More start-ups are developing Artificial Intelligence chips
More and more company founders – and investors – are recognising the opportunities offered by AI chips. At least 45 start-ups are currently working on corresponding semiconductor solutions, while at least five of these have received more than USD 100 million from investors. According to market researchers at CB Insights, venture capitalists invested more than USD 1.5 billion in chip start-ups in 2017 – double the amount that was invested just two years ago. British firm Graphcore has developed the Intelligence Processing Unit (IPU), a new technology for accelerating machine learning and Artificial Intelligence (AI) applications. The AI platform of US company Mythic performs hybrid digital/analogue calculations in flash arrays. The inference phase can therefore take place directly within the memory, where the “knowledge” of the neural network is stored, offering benefits in terms of performance and accuracy. China is one of the most active countries when it comes to Artificial Intelligence chip start-ups. The value of Cambricon Technologies alone is currently estimated at USD 1 billion. The start-up has developed a neural network processor chip for smartphones, for instance.
New chip architectures for even better performance of Artificial Intelligence
Neuromorphic chips are emerging as the next phase in chip development. Their architecture mimics the way the human brain works in terms of learning and comprehension. A key feature of these chips is the removal of the separation between the processor unit and the data memory. Launched in 2017, neuromorphic test chips with over 100,000 neurons and 100 million plus synapses can unite training and inference on one chip. When in use, they should be able to learn autonomously at a rate that is a 1 million times better than the third generation of neural networks. At the same time, they are highly energy-efficient.

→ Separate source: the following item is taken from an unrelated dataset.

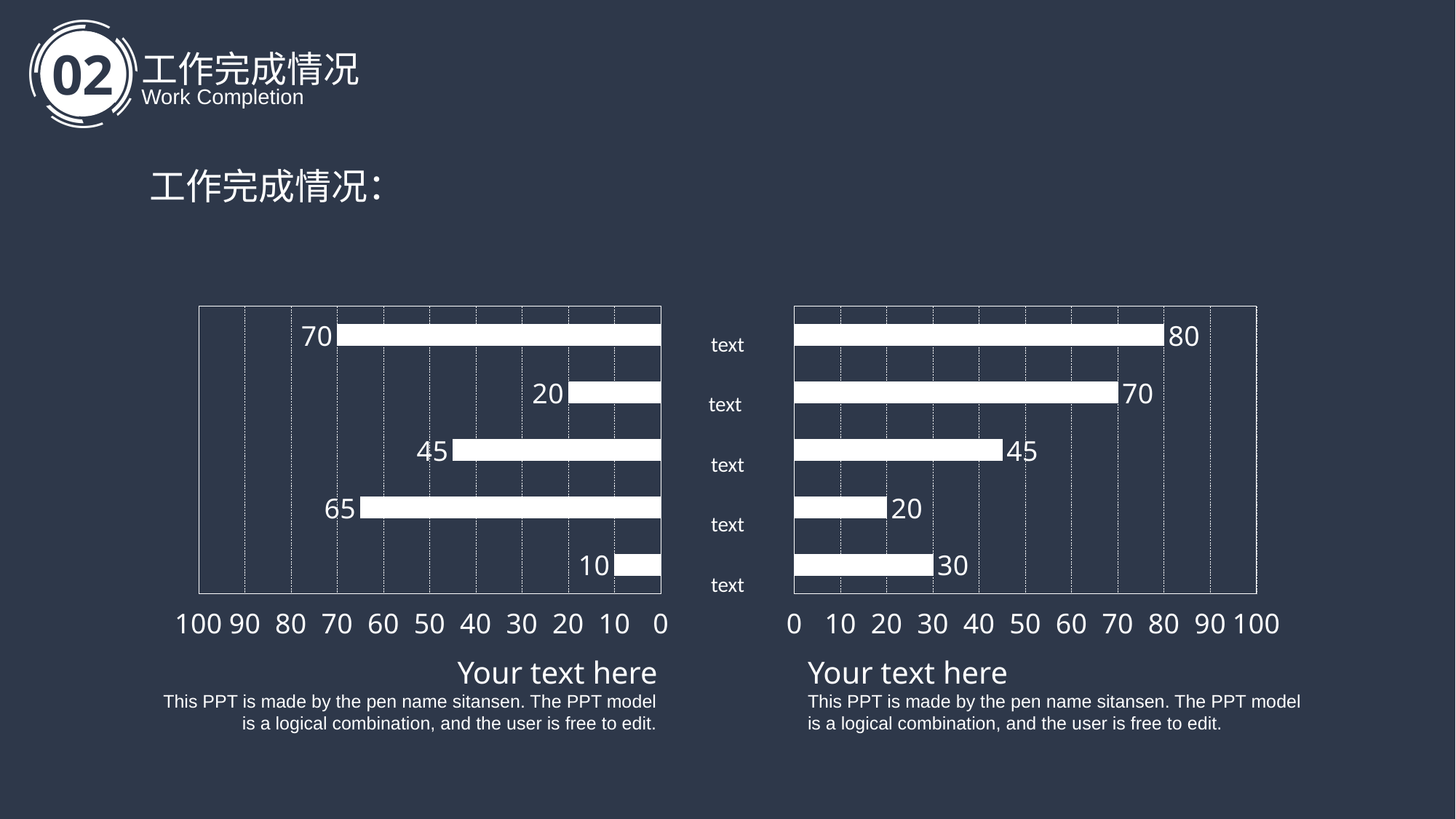
In the right chart, what is the difference between the top bar (80) and the bottom bar (30)? 50 In the left chart, what is the value of the top bar? 70 In the right chart, what is the lowest value shown? 20 How many bars does the left chart have? 5 In the left chart, what is the lowest value shown? 10 In the right chart, what is the value of the bottom bar? 30 In the left chart, what is the difference between the top bar (70) and the second bar (20)? 50 In the right chart, which is larger: the second bar from the top or the third bar from the top? the second bar (70) What kind of chart is the left chart on the slide? bar chart In the right chart, what is the value of the top bar? 80 In the left chart, what is the value of the bottom bar? 10 In the left chart, what is the highest value shown? 70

Quantum computers represent a quantum leap for AI systems in the truest sense of the word. The big players in the IT sector, such as Google, IBM and Microsoft, as well as countries, intelligence services and even car manufacturers are investing in this technology. These computers are based on the principles of quantum mechanics. A quantum computer can perform each calculation step for all states at the same time. This means that it delivers exceptional processing power for the parallel processing of commands and has the potential to compute at a much higher speed than conventional computers. Although the technology may still be in its infancy, the race for faster and more reliable quantum processors is already well underway.